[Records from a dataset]
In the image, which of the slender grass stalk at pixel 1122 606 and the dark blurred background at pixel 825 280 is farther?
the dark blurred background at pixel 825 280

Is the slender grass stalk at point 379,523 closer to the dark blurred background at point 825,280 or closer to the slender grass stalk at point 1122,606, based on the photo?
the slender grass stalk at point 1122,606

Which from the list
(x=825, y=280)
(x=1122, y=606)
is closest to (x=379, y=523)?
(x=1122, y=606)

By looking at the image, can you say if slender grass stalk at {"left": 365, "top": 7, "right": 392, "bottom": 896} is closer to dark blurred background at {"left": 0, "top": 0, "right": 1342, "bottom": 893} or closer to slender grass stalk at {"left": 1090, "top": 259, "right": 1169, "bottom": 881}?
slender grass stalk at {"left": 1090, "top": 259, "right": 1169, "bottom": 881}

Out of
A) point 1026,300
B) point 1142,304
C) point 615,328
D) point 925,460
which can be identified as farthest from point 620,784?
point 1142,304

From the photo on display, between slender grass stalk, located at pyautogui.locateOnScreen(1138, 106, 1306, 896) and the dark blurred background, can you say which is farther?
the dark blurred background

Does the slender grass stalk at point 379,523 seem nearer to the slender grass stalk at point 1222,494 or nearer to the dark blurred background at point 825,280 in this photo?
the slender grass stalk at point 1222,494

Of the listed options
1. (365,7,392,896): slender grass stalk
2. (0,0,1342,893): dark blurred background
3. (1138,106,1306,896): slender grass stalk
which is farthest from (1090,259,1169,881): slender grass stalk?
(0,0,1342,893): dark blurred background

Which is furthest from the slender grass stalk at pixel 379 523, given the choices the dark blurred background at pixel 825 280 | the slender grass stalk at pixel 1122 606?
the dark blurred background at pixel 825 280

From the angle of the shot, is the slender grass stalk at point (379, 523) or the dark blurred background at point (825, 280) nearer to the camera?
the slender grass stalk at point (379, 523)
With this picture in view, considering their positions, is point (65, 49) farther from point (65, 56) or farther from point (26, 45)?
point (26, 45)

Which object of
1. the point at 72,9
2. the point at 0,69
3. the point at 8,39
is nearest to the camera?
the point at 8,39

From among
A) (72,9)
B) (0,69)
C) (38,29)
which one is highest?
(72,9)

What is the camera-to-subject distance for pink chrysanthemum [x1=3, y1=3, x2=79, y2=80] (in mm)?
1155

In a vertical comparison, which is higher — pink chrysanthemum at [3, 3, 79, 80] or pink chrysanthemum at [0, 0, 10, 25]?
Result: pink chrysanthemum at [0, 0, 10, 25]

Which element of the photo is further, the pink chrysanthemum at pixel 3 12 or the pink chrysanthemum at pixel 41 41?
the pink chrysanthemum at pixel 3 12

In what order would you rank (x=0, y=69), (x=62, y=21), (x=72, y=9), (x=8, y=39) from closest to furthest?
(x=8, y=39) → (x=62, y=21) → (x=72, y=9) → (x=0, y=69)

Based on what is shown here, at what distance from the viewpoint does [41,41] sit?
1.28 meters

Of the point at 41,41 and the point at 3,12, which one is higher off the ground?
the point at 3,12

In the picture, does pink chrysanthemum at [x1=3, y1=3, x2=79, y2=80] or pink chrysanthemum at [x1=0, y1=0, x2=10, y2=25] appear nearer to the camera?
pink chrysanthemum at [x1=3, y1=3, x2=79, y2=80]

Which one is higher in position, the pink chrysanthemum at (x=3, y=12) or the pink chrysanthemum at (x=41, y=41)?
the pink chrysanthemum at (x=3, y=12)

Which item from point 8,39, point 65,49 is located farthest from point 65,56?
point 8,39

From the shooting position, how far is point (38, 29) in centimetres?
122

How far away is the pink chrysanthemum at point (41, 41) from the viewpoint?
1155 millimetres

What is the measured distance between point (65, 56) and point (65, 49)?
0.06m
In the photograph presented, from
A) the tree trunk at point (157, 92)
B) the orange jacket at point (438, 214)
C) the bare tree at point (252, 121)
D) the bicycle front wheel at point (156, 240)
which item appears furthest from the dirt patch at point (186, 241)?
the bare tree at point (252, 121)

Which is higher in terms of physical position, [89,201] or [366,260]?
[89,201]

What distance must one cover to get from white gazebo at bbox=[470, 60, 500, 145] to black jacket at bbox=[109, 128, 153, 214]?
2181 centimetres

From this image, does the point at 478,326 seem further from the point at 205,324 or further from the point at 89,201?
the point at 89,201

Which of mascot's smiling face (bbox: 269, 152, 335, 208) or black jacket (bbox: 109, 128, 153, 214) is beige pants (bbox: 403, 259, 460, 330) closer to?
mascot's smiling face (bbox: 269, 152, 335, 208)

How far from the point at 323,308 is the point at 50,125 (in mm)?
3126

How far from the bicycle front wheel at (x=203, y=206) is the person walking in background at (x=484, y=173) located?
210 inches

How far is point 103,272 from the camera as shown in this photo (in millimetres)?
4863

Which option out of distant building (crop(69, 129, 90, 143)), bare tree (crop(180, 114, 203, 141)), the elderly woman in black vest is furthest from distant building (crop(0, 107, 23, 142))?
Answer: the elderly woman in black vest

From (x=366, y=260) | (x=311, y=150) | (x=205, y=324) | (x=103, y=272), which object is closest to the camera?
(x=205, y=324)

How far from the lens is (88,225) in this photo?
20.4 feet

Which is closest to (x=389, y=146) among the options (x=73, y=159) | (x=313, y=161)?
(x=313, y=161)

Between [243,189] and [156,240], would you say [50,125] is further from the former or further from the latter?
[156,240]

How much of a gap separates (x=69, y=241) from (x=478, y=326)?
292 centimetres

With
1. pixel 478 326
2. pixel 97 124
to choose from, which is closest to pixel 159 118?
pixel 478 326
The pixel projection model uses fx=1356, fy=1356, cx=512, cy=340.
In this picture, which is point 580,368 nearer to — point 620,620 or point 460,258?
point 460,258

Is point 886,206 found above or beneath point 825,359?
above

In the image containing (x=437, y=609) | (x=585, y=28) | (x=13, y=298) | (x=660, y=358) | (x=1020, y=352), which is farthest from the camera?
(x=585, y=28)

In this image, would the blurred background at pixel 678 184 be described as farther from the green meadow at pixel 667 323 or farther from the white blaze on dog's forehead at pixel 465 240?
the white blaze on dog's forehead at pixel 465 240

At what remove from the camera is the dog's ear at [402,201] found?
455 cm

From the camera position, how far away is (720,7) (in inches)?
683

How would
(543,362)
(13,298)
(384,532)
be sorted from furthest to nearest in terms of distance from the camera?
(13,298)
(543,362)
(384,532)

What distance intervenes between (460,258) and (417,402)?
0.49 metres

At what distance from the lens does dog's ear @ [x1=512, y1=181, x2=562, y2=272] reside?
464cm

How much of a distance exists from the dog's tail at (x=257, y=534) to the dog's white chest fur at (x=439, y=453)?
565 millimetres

**Aim:**
Nothing but the lines from the one with "In this image, would" through the last line should be repeated, each exactly as it stands.

**Answer:**
In this image, would the blurred background at pixel 678 184 be described as farther from the green meadow at pixel 667 323 or farther from the white blaze on dog's forehead at pixel 465 240?
the white blaze on dog's forehead at pixel 465 240

At what remove from the camera is the dog's ear at [402,201] found?
455 cm

From the camera position, how far away is (720,7) (in inches)?
683

How would
(543,362)
(13,298)
(384,532)
be sorted from furthest to nearest in terms of distance from the camera?
(13,298)
(543,362)
(384,532)

What distance intervenes between (460,258) and (417,402)?
0.49 metres

At what distance from the lens does dog's ear @ [x1=512, y1=181, x2=562, y2=272] reside?
464cm

How much of a distance exists from the dog's tail at (x=257, y=534) to the dog's white chest fur at (x=439, y=453)?
565 millimetres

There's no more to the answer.